AIM OF THE EXERCISE
Copy the entries below exactly. Images do not belong in the copy.

AVAILABLE RECORDS

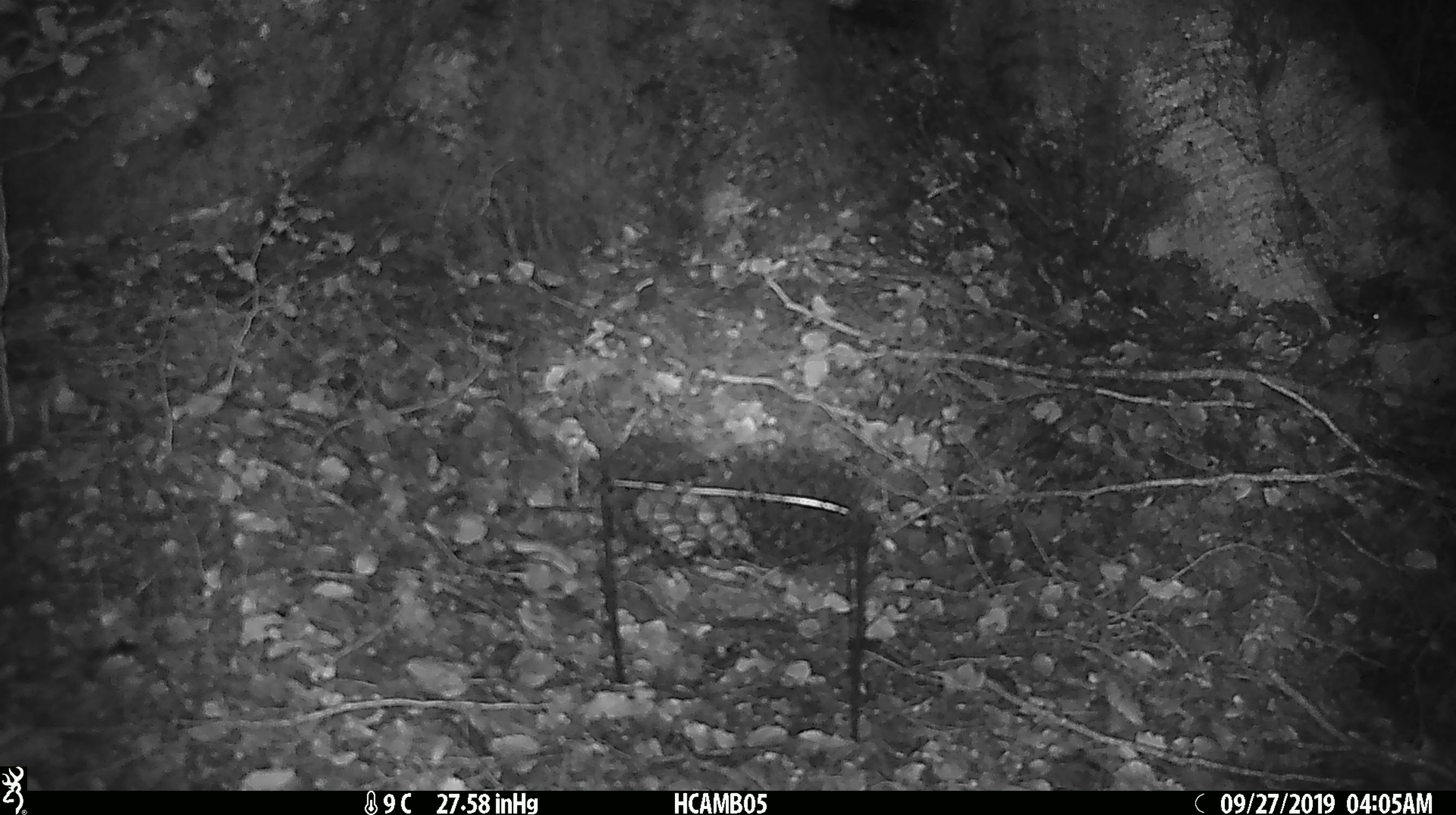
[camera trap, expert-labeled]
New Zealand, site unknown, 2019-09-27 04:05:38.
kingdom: Animalia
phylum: Chordata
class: Mammalia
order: Rodentia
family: Muridae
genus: Mus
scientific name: Mus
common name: mouse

FINISHED TASK
[camera trap, expert-labeled]
New Zealand, site unknown, 2019-09-27 04:05:38.
kingdom: Animalia
phylum: Chordata
class: Mammalia
order: Rodentia
family: Muridae
genus: Mus
scientific name: Mus
common name: mouse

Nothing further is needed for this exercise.